**Task brief**. Reproduce, word for word, the part of the 1998 Highlands Bluebirds football passage below that runs from "Except one." up to and including "Covington Catholic Colonels.".

**Extract to read**.
Content starts
In 1998, the Highlands Bluebirds rolled to a 15-0 record and a No. 19 spot in the final USA Today Super 25 National Rankings.  Jared Lorenzen had one of the best seasons in Kentucky high school history, passing for 3,392 yards and 45 touchdowns and rushing for 904 yards and 15 scores.  He completed over 62% of his passes, many of them to tight end Derek Smith.  The Bluebirds defeated eventual 4A state champion Male 51-41 to open the season.  They outscored opponents 801-203 and won each postseason game by more than twenty points.

Except one.

The Bluebirds made the 178-yard drive from Fort Thomas down to Martin County to take on Coach Jim Matney and his 9-4 Sheldon Clark Cardinals.  The week before, the Cardinals had escaped with a narrow 16-15 road win at Belfry, Matney’s alma mater where he led the state in defensive interceptions.  Highlands was coming off an easy 37-14 victory over the defending state champion Covington Catholic Colonels.  

The hype leading up to the Highlands/Sheldon Clark matchup was epic.  A few years earlier, fans in the rest of the state would circle their calendar for when mountain superstar Tim Couch and his Leslie County Eagles would come to town.  People in the mountains did the same thing for Lorenzen.  He and Smith were already becoming household names throughout the Commonwealth.  I remember watching the duo lead Highlands to the 1997 Sweet 16 finals at Rupp Arena.  After an opponent made a bucket, Lorenzen would look to quickly inbound the ball and often throw a full-court pass to a streaking Smith for a quick strike layup.  It was beautiful basketball.  They had the same connection on the gridiron.

In front of an electric crowd, Highlands jumped out to a 28-0 lead in the second quarter.  One key play involved a long Jared Lorenzen pass that appeared to bounce off a player’s helmet straight up in the air, only to be caught by a Bluebird for a touchdown.
Content ends
**Source data**.
Content starts
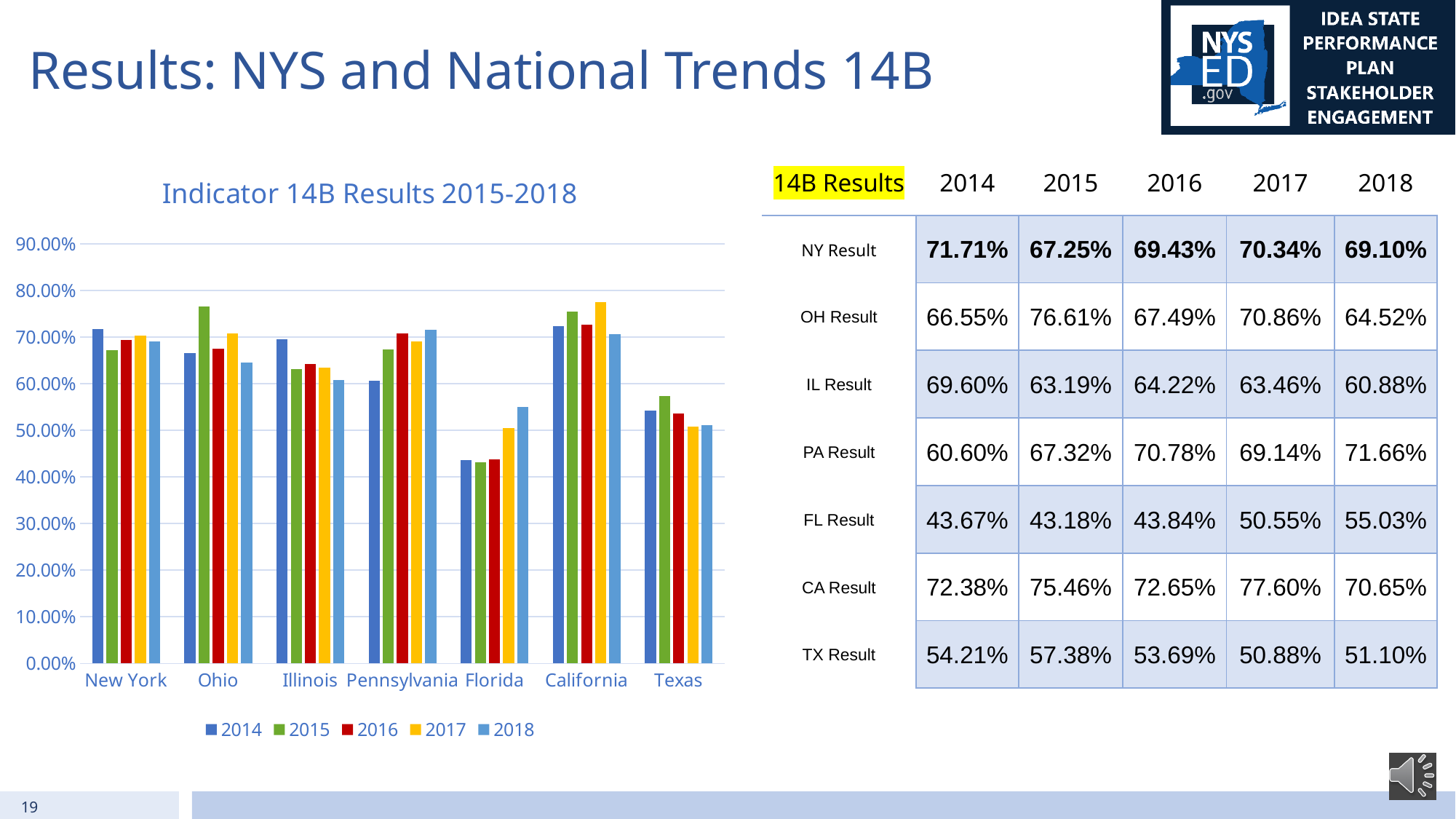
Is the 2014 value for Florida greater or less than 50.00%? less How many series does the chart legend list? 5 What is the 2014 result for New York? 71.71% What is the difference between California's and New York's 2017 results? 7.26% Which state has the lowest 2015 result? Florida What is the title of the chart? Indicator 14B Results 2015-2018 Which state has the highest 2017 result? California Which is larger, Ohio's 2015 result or Illinois's 2015 result? Ohio's 2015 result What kind of chart is shown on the slide? bar chart What is the 2018 result for Florida? 55.03% Do Florida's results generally rise or fall from 2014 to 2018? rise How many states are shown along the x axis of the chart? 7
Content ends
**Response area**.
Except one.

The Bluebirds made the 178-yard drive from Fort Thomas down to Martin County to take on Coach Jim Matney and his 9-4 Sheldon Clark Cardinals.  The week before, the Cardinals had escaped with a narrow 16-15 road win at Belfry, Matney’s alma mater where he led the state in defensive interceptions.  Highlands was coming off an easy 37-14 victory over the defending state champion Covington Catholic Colonels.